One such approach is being pursued at the MRC Weatherall Institute for Molecular Medicine in Oxford, where researchers are using CRISPR-Cas9 to edit the genomes of human induced pluripotent stem cells to produce new models of human diseases. By creating many edits against a common genetic background, they can observe the effects of precise edits on disease mechanisms.
WIMM researchers are also looking further towards the clinic, using CRISPR-Cas9 to edit faulty genes in patient haematopoietic stem cells found in the bone marrow with a view to developing their use in treating blood disorders such as sickle cell disease and thalassaemia. One day it might be possible to remove cells with faulty DNA, edit that DNA with CRISPR-Cas9, and transplant these newly healthy cells back into the body.

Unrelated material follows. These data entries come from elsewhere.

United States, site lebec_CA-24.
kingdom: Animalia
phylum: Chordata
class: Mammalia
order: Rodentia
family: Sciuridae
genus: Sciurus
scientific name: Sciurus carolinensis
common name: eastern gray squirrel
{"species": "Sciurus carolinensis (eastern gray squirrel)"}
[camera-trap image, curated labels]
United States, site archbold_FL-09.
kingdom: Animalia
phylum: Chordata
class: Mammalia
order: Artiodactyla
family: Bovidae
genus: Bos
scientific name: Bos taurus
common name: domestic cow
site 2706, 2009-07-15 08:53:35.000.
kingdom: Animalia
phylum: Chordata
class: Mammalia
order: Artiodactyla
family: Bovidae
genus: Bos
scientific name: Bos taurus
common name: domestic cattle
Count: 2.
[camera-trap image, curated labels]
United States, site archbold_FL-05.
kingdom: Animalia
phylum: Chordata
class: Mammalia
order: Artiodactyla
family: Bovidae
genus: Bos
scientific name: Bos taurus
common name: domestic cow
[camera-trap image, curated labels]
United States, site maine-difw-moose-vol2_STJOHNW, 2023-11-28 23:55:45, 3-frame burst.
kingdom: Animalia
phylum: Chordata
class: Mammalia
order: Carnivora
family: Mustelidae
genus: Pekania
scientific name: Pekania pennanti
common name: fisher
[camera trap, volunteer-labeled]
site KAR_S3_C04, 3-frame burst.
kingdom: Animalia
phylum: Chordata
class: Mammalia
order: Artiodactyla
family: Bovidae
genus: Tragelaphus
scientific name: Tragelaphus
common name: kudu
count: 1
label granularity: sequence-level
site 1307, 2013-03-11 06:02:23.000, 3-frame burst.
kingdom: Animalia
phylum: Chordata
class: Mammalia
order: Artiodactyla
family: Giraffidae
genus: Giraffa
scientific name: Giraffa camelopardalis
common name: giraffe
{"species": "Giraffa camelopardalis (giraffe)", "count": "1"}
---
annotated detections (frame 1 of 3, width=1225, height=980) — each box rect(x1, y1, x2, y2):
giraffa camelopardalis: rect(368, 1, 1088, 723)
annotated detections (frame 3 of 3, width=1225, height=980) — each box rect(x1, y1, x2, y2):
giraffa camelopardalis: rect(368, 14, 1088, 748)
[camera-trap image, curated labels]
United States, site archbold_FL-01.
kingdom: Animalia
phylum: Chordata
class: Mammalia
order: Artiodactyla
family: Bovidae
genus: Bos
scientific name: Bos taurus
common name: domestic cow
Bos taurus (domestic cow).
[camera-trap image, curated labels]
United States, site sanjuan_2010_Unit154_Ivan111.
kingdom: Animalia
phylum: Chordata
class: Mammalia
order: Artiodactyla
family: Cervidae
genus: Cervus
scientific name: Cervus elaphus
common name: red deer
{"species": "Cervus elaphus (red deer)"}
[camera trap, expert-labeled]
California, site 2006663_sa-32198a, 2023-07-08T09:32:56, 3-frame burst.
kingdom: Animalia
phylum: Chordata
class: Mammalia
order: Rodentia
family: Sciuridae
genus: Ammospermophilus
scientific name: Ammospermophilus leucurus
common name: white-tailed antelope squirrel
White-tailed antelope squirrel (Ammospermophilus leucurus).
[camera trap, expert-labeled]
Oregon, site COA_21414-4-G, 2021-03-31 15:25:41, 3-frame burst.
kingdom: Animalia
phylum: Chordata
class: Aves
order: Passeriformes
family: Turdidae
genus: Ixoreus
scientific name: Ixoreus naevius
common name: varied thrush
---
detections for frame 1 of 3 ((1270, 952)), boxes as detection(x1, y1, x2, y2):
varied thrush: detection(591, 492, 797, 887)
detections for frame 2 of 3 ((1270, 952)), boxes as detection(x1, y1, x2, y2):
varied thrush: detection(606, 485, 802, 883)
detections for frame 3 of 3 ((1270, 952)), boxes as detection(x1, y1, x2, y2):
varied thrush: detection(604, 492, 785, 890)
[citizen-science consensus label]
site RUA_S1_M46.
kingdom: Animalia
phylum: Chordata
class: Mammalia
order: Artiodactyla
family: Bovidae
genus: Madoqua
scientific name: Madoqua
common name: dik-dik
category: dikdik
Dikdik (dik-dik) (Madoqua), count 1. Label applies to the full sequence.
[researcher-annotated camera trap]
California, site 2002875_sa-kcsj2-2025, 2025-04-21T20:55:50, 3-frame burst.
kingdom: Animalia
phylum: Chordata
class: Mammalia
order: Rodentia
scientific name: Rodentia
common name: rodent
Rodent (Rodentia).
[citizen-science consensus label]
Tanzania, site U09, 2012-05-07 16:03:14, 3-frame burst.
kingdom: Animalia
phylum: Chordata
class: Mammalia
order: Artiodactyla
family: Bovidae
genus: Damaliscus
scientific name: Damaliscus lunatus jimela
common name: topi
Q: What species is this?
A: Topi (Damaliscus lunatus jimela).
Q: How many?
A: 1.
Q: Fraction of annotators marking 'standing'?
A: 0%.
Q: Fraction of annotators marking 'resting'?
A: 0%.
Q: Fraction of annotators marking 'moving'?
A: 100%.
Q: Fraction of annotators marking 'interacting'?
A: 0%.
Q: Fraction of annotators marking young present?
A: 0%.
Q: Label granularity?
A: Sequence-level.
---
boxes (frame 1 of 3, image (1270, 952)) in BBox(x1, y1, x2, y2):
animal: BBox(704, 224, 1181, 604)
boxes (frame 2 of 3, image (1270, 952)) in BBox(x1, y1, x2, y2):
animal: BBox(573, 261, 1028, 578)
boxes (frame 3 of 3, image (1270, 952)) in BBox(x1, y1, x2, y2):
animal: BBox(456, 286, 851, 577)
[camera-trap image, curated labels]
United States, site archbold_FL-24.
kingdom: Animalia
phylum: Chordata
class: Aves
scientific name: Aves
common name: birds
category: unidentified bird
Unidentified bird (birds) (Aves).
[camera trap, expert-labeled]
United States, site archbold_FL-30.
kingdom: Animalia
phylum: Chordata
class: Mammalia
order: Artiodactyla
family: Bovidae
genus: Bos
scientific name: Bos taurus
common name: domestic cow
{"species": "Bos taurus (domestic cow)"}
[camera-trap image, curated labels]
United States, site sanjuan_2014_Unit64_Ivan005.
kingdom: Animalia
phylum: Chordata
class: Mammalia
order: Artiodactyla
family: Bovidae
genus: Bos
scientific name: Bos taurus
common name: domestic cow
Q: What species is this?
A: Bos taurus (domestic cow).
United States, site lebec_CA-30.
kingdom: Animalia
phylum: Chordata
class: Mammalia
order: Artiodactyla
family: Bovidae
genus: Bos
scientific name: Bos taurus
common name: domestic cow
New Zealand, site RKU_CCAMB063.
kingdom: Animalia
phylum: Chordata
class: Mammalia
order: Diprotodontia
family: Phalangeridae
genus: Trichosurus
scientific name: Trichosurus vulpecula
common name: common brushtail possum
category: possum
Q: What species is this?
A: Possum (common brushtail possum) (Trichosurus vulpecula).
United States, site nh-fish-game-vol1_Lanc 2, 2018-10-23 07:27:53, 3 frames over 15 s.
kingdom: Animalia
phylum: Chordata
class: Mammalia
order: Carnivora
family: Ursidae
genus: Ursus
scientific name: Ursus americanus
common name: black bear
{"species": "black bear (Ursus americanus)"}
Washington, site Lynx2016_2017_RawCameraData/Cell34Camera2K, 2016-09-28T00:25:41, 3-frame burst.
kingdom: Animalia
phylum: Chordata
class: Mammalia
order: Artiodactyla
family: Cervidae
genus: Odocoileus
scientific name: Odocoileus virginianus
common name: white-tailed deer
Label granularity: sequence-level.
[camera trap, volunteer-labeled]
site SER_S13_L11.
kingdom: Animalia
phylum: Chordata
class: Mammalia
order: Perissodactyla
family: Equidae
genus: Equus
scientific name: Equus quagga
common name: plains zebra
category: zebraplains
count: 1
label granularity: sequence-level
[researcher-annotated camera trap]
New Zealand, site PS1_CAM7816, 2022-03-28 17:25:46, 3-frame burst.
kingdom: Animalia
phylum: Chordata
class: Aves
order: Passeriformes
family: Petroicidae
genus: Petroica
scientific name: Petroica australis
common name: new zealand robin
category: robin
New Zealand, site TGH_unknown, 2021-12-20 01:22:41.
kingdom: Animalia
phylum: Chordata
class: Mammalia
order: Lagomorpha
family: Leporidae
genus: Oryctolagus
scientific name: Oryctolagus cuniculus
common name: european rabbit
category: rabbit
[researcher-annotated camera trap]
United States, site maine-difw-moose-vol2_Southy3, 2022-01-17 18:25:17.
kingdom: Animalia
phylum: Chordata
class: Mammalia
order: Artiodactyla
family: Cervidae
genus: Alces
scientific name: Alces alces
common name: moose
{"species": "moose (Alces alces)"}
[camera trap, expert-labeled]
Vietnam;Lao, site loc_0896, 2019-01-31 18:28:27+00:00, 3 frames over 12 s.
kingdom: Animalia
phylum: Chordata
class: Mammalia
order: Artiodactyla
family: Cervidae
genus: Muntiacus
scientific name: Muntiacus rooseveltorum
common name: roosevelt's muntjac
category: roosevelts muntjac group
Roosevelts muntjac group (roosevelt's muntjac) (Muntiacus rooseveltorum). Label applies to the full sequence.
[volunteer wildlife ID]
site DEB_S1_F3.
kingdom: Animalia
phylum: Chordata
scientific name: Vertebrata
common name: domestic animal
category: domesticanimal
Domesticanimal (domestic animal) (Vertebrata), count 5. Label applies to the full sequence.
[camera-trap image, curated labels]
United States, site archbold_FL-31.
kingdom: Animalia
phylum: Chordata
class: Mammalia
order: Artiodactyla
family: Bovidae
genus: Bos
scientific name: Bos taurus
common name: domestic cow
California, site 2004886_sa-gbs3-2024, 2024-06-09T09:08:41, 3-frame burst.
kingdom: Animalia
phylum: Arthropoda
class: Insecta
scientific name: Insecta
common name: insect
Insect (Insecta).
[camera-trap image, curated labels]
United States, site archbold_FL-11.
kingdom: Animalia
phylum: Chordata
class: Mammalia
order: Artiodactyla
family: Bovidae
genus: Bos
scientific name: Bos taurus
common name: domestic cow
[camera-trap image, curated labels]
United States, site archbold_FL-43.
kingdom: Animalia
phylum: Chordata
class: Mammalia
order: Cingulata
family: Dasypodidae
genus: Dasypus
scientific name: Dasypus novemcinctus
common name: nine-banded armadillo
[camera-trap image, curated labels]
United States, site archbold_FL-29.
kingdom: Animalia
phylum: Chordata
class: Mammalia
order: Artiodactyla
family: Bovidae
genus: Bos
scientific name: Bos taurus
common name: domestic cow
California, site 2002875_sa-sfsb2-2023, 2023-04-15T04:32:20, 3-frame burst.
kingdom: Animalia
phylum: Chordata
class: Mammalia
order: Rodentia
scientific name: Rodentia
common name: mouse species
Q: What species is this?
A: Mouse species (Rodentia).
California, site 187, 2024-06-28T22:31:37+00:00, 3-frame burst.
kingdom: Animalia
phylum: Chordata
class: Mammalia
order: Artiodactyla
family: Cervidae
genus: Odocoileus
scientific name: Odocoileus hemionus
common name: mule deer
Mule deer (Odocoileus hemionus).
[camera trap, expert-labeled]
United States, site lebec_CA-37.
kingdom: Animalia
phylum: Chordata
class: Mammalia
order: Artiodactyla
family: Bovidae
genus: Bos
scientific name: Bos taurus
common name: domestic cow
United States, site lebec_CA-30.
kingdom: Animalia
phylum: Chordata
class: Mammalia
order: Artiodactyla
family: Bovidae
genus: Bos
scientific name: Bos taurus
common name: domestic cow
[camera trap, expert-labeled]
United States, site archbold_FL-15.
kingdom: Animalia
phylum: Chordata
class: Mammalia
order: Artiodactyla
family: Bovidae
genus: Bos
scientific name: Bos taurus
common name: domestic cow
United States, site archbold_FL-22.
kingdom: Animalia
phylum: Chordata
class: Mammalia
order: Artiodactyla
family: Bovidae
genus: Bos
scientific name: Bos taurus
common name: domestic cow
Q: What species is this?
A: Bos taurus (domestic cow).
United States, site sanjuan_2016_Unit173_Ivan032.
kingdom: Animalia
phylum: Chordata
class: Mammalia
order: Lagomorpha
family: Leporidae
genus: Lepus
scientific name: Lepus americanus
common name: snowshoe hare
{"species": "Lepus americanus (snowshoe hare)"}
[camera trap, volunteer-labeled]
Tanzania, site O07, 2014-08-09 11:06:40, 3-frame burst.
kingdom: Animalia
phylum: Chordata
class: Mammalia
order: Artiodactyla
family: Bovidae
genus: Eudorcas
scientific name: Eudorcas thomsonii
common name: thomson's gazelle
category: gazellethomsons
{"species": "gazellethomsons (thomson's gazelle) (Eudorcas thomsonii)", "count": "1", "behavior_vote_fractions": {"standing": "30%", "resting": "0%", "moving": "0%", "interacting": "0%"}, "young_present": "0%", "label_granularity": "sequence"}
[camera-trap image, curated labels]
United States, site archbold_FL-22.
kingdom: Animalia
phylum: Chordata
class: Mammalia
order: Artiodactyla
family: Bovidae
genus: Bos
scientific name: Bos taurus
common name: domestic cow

In a different direction, there is also major interest in applying this technology to CAR-T cell therapy, which is one of the most promising new developments for cancer immunotherapy. This approach relies upon genetically modifying a patient’s regulatory T cells to help attack cancerous cells. To date this has been achieved through the use of viruses, although CRISPR-Cas9 technology could offer significant advantages to this procedure. While these represent exciting developments, it should be emphasised that the routine use of such treatments is probably a decade or more away.
Where we stand
Today’s statement lays out our stance on the use of gene editing. We want research using CRISPR-Cas9 to continue, both as a tool for laboratory-based research and for the development of novel therapeutics, as highlighted above. This includes using the technique in pre-clinical research in human eggs, sperm and early embryos, so long as this is justified, scientifically and ethically, and within current UK law, where such research is strictly controlled.
But we also want open and widespread discussion among scientists, ethicists and the public about how these techniques could be used in the future to treat and prevent genetic disease – whether through the current drive to develop gene and cell therapies using somatic cells, or looking further ahead to their potential in reproductive cells.
We’ve shown that we have the ethical and regulatory wherewithal in this country to find ways forward through complex ethical issues. For example, in recent years, the public, researchers and regulatory systems have come together to find a way forward both in research using human embryonic stem cells and in the use of mitochondrial donation.
Where we go from here
So what are the next steps? The Nuffield Council on Bioethics – to which we provide core funding along with the Nuffield Founcation and the Wellcome Trust – has launched a project on genome editing, in which MRC scientists will be involved. You can read their background paper on genome editing here.
Together with the Wellcome Trust, we’re also funding a meeting of the Hinxton Group, a consortium of stakeholders which works to address ethical issues facing stem cell scientists internationally, to discuss the convergence of gene editing, stem cell research and the potential for modification of human germlines.
In the meantime, we fully support the continued use of gene editing technologies to unravel the complexity of disease and find new ways to treat it. A moratorium is not the answer – the responsible and regulated use of these technologies while their future is openly debated is the way to push the frontiers of science.